Federal Prosecutors Considering Death Penalty Charges Against Salvi
BOSTON (AP) _ U.S. prosecutors were considering filing death penalty charges against the man charged in state court in the killing of two abortion clinic workers in Massachusetts, a state without capital punishment.
``We are certainly analyzing all the options, one of which is the possibility that the crime committed in Massachusetts would carry the death penalty, if brought in federal court,″ U.S. Attorney Donald Stern said Tuesday.
John C. Salvi III, 22, of Hampton, N.H., faces state murder charges in two abortion clinic shootings Friday that left two women dead and five others injured.
On Tuesday, more than 1,200 people jammed into the Arlington Street Church in Boston for a memorial for one of the victims, 25-year-old Shannon Lowney.
Alice Verhoeven, director of the Planned Parenthood clinic, said Lowney was the perfect person for the clinic’s job of receptionist.

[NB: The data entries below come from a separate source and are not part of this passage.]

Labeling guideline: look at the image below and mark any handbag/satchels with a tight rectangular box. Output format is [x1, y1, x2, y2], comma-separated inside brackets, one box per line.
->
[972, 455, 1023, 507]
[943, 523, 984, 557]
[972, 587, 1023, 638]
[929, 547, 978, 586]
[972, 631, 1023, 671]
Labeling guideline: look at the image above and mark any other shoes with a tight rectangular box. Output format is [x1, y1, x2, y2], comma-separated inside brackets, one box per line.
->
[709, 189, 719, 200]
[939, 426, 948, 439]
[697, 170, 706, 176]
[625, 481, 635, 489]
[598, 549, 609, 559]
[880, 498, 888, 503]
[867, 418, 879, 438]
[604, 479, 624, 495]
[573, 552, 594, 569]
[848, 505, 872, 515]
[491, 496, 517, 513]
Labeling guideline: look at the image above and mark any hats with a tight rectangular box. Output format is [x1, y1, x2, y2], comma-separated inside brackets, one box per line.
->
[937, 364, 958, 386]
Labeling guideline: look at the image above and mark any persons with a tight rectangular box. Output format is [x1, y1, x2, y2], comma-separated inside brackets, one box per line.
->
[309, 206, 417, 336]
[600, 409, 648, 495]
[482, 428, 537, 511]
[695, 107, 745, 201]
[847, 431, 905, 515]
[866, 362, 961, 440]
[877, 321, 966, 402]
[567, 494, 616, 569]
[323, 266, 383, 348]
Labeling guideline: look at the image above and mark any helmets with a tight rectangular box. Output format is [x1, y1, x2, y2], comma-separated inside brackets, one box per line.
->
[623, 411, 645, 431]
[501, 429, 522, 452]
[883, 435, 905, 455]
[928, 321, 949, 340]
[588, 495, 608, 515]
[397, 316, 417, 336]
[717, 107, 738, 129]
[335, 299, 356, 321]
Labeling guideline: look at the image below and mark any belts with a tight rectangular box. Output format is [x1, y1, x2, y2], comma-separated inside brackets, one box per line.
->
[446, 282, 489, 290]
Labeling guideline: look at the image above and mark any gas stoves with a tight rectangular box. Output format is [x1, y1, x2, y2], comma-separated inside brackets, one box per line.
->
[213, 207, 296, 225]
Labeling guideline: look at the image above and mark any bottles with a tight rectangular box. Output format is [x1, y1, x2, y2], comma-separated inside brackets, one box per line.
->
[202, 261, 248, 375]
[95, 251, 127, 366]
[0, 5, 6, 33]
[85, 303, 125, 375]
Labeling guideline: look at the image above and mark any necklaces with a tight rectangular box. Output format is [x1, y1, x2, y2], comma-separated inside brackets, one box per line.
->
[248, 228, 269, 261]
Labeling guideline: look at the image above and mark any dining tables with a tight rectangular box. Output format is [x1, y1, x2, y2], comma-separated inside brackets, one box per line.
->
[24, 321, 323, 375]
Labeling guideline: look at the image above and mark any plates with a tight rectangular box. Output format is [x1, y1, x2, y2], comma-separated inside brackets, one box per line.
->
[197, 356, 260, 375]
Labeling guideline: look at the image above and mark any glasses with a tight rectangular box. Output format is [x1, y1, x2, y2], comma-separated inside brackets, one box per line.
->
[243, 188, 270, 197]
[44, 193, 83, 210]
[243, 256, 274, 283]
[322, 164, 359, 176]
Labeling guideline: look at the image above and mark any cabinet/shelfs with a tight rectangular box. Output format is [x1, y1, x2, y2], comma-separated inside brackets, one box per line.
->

Many times, women climbed the clinic’s front steps, their hearts heavy and their minds confused, and ``Shannon made sure they were met with a smile,″ the tearful Verhoeven recalled.
``Shannon did not die as a hero,″ her fiance, David Keene, told mourners. ``She lived as a hero for all who knew her.″
In Virginia on Tuesday, Salvi was ordered held without bail. He was arrested after allegedly firing 23 bullets into a Norfolk abortion clinic a day after the Massachusetts shootings.
State prosecutors in Massachusetts said they were working to get Salvi back to Massachusetts, which does not have a death penalty.
Under federal law, Salvi already faces a complaint of unlawful flight to avoid prosecution. If the U.S. government pursues the complaint, Salvi would appear at a federal hearing in Virginia and be ordered back to a federal court in Massachusetts.
Stern would not say what charges federal prosecutors could file against Salvi or whether they planned to seek his extradition.
But Boston criminal lawyer Andrew Good said federal prosecutors could charge Salvi under the law that protects access to abortion clinics, plus federal firearms laws.
The combination of those statutes could carry a maximum penalty of death, Good said.
``Those are the federal hooks. ... You might get the death penalty under federal law, and I assume they’re looking into something like that,″ Good said.
Massachusetts does not have a federal prison equipped for executions.
Still, if Salvi were convicted in Massachusetts of federal charges that carry the death penalty, he could be put to death in another state, Good said.
Salvi’s attorney said Salvi hadn’t decided yet whether to fight extradition from Virginia.